Perfecting Traffic Safety with Connected Vehicles
Perfecting Traffic Safety with Connected Vehicles
The three elements of the traffic safety equation have been the driver, the vehicle, and the roadway. Auto makers have been working to make vehicles safer since the 1970’s. Their effort made vehicles more crash-worthy. One of the early videos promoting safety belt usage noted that if you buckled up, there was “room to live” inside the car because the occupant area was protected. The latest enhancements provide back-up cameras, blind spot warnings, and radar detection of conflicting vehicles. The roadway has also been made safer by highway designs by providing an area adjacent to the roadway clear of fixed objects. Roadside poles have a break away base so that collision with a pole is unlikely to be fatal.

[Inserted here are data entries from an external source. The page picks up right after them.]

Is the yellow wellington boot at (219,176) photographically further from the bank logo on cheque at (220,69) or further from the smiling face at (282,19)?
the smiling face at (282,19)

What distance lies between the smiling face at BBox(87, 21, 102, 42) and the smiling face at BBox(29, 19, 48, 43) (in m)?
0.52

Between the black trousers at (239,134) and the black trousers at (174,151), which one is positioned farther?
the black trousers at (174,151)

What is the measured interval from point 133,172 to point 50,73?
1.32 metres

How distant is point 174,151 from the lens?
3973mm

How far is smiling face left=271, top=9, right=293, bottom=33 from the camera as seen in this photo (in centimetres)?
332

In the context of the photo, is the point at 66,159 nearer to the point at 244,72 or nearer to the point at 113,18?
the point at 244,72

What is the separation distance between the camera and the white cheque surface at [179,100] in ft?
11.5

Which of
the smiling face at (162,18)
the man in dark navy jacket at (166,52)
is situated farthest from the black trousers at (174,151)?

Guardrails and ends of guardrails have been made safer by highway designers. However, the driver is beyond our capability for design improvements.
With the advent of autonomous vehicles and connected vehicles we wonder if vehicles without drivers make highway safety perfection possible. Can highways now be designed without considerations for driver’s eye height, intersection sight distance, and stopping sight distance? Are driver perception and reaction times no longer relevant? Can we design without consideration of human factors? Probably not.

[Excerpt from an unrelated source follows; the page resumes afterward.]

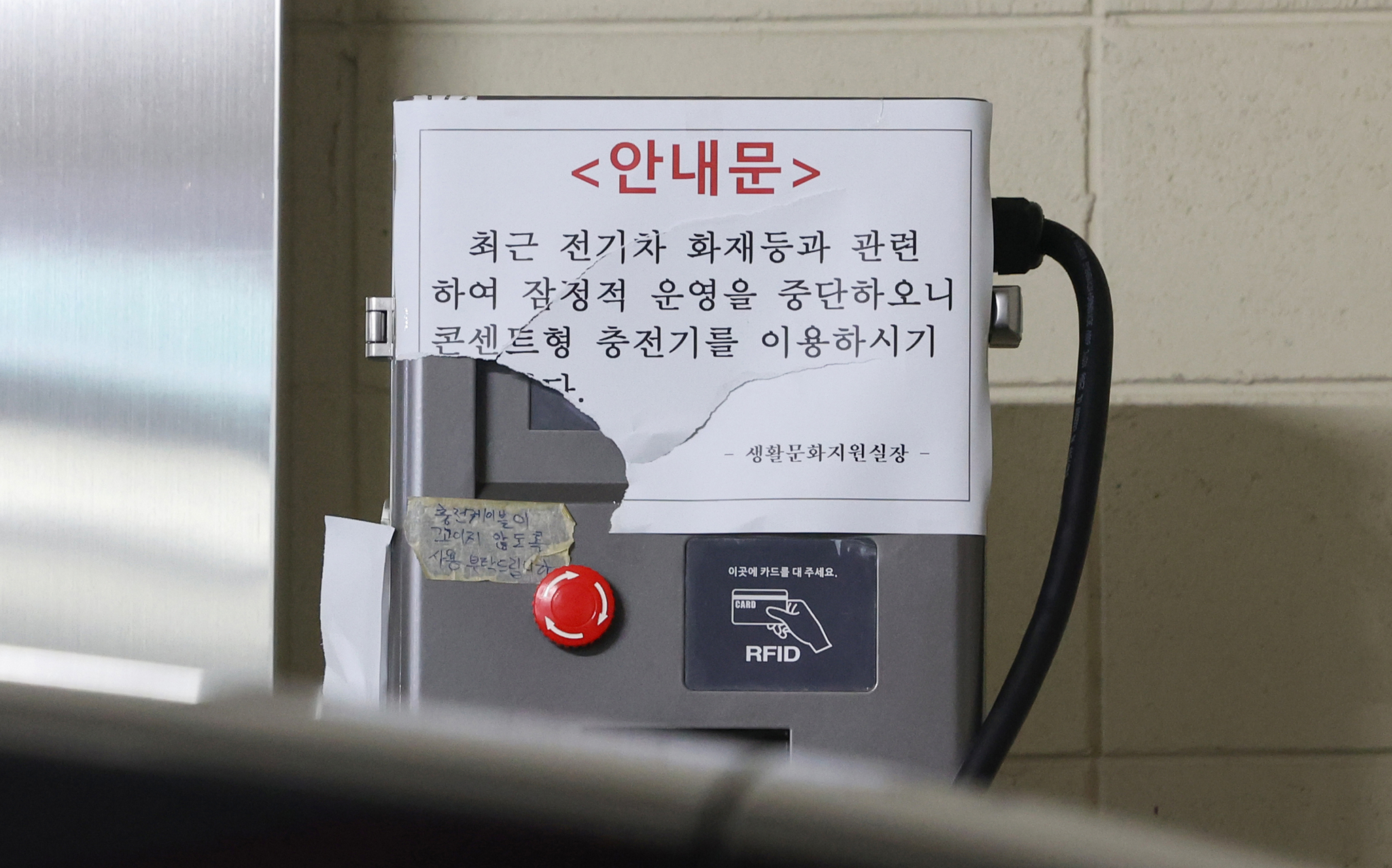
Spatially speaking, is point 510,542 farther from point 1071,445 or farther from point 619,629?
point 1071,445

Although cars are getting smarter and more connected, there will be a large proportion of the vehicle fleet that is not autonomous and not connected. The unconnected and the connected vehicles are likely to be sharing the same roadway. Although the vehicles will be safer with more and more features to assist in the driving task, roadway design will continue to require attention to the human factors of the drivers who have minimal driver assists. As long as we have drivers, pedestrians, and bicycles in the mix of travelers on our roadways, our roadway designs will need to accommodate all of the human users, connected or not.